Introduction
This page provides a narrative on Nutch logging. Nutch uses Simple Logging Facade for Java (SLF4J) API's and Apache Log4j 2 as the logging implementation.
Audience
The page is targeted towards
- users who wish to learn about default logging in Nutch
- developers who would wish to further extend/customize logging
Related Development Work
- (pull request also linked)
Example Logging Syntax
import org.slf4j.Logger; import org.slf4j.LoggerFactory; ... public class Injector extends NutchTool implements Tool { private static final Logger LOG = LoggerFactory .getLogger(MethodHandles.lookup().lookupClass()); ... @Override public void setup(Context context) { ... LOG.info("Injector: overwrite: " + overwrite); LOG.info("Injector: update: " + update); }
Default Configuration
Legacy logging
Prior to Nutch version 1.19, Nutch logging was configured via conf/log4j.properties this changed in Nutch 1.19... see below
As of version 1.19 Nutch uses conf/log4j2.xml for logging configuration.

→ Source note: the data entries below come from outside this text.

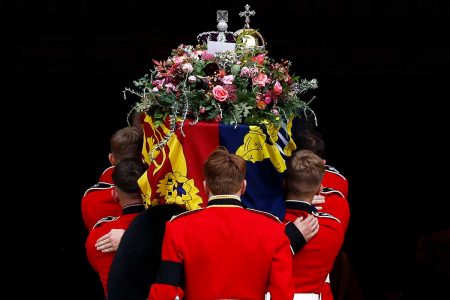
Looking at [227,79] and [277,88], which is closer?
[227,79]

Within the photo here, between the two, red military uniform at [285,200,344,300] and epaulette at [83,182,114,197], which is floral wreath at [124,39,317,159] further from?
epaulette at [83,182,114,197]

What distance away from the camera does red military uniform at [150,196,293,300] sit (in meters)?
3.88

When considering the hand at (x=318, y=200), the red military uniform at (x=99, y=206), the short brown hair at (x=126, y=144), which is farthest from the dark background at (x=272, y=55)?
the hand at (x=318, y=200)

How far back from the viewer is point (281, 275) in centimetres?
390

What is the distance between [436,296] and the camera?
3332 millimetres

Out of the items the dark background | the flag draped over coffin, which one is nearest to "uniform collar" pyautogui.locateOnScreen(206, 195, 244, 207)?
the flag draped over coffin

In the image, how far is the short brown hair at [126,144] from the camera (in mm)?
4902

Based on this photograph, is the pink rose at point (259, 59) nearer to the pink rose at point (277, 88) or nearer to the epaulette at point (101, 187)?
the pink rose at point (277, 88)

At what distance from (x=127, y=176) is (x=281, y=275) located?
3.19 feet

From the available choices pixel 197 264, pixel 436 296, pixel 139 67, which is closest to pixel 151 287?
pixel 197 264

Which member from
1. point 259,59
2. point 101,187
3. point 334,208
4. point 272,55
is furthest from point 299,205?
point 272,55

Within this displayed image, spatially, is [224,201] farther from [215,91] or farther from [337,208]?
[337,208]

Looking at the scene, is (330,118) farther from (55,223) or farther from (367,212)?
(55,223)

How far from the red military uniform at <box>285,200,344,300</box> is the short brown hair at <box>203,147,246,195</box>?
495 millimetres
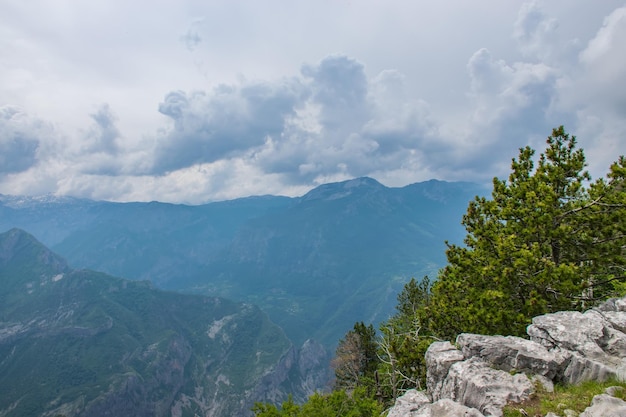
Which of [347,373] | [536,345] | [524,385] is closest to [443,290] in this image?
[536,345]

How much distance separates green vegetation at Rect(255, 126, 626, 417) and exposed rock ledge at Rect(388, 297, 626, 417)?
11.8ft

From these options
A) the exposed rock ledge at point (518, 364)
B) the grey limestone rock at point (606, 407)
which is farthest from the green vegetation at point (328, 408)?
the grey limestone rock at point (606, 407)

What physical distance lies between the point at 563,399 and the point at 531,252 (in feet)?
32.9

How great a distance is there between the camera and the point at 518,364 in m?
16.0

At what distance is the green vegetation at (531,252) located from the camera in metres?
22.0

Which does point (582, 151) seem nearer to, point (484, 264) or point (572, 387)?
point (484, 264)

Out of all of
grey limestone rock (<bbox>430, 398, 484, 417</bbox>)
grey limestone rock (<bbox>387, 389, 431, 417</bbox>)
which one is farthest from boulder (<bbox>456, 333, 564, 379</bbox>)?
grey limestone rock (<bbox>430, 398, 484, 417</bbox>)

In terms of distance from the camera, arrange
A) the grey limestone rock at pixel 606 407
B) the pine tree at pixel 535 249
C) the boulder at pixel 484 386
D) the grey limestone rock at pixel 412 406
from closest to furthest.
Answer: the grey limestone rock at pixel 606 407
the boulder at pixel 484 386
the grey limestone rock at pixel 412 406
the pine tree at pixel 535 249

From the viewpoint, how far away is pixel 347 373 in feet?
188

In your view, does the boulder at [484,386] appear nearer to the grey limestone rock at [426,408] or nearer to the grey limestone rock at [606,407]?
the grey limestone rock at [426,408]

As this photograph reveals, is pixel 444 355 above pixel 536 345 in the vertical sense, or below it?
below

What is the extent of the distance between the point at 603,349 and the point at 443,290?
11302mm

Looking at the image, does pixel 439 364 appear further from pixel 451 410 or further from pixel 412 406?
pixel 451 410

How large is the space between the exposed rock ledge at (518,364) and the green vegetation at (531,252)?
11.8ft
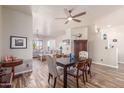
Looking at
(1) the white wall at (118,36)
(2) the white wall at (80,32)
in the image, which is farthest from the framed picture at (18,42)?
(1) the white wall at (118,36)

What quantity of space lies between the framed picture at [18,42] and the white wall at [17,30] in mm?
116

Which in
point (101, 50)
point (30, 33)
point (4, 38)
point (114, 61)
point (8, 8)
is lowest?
point (114, 61)

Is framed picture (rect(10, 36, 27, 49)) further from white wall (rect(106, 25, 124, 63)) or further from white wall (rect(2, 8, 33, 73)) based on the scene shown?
white wall (rect(106, 25, 124, 63))

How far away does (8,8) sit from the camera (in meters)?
3.73

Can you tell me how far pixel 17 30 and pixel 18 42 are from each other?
466 mm

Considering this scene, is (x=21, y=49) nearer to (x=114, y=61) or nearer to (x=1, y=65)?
(x=1, y=65)

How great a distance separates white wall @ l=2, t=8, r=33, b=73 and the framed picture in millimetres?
116

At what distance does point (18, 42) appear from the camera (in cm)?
408

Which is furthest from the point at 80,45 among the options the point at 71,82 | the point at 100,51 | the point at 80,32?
the point at 71,82

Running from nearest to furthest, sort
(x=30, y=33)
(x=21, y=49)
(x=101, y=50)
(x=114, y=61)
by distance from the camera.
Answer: (x=21, y=49), (x=30, y=33), (x=114, y=61), (x=101, y=50)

By default, Nutch will log to log to $NUTCH_HOME/logs/hadoop.log
The configuration uses a RollingFileAppender with the cron triggering policy configured to trigger every day at midnight. Archives are stored in a directory based on the current year and month. All files under the base directory that match the */nutch-*.log.gz
glob and are 60 days old or older are deleted at rollover time. Additionally, it uses the ConsoleAppender configuration so everything is also written to STDOUT. This is useful for things like the ParserChecker and similar tooling.
Extending Nutch Logging Configuration
Log4j2 provides many Appenders which can be configured to extend Nutch logging. See below for some examples of how this could be done
logzio-log4j2-appender
The Logzio Log4j 2 Appender ships logs to Logzio using HTTPS bulk. It can be configured as follows
Add a dependency to ivy/ivy.xml
<dependency org="io.logz.log4j2" name="logzio-log4j2-appender" rev="1.0.13" conf="*->master" />
Augment the log4j2.xml configuration
<?xml version="1.0" encoding="UTF-8"?> ... <Configuration status="info" name="Nutch" packages=""> ... <Appenders> <LogzioAppender name="Logzio"> <addHostname>true</addHostname> <logzioToken>${insert_your_token_here}</logzioToken> <logzioType>java</logzioType> <logzioUrl>https://listener.logz.io:8071</logzioUrl> </LogzioAppender> ... </Appenders> <Loggers> <Root level="info"> <AppenderRef ref="Logzio"/> ... </Root> </Loggers> </Configuration>